▸ Input material:
# # # # # # #

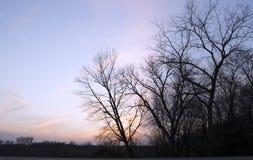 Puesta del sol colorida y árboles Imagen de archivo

# # # # # # #

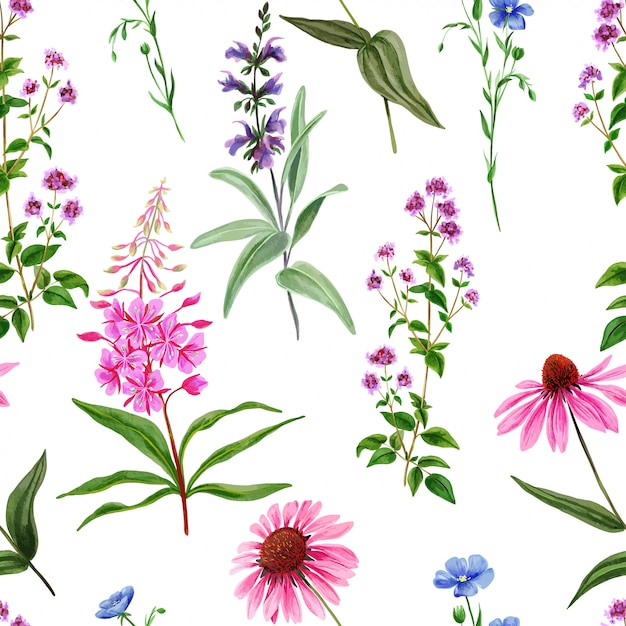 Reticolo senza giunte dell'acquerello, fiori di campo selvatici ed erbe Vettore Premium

# # # # # # #

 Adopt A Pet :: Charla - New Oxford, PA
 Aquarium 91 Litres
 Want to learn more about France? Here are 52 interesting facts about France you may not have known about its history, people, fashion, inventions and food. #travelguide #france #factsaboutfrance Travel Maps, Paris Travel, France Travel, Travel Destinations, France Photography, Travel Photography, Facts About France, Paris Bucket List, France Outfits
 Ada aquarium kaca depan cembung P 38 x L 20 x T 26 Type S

# # # # # # #

▸ Task directions: Above this task is a listing. Restate, word for word and with nothing added, the lines from the one with "Aquarium 91 Litres" through the one with "Ada aquarium kaca".

▸ Response area:
 Aquarium 91 Litres
 Want to learn more about France? Here are 52 interesting facts about France you may not have known about its history, people, fashion, inventions and food. #travelguide #france #factsaboutfrance Travel Maps, Paris Travel, France Travel, Travel Destinations, France Photography, Travel Photography, Facts About France, Paris Bucket List, France Outfits
 Ada aquarium kaca depan cembung P 38 x L 20 x T 26 Type S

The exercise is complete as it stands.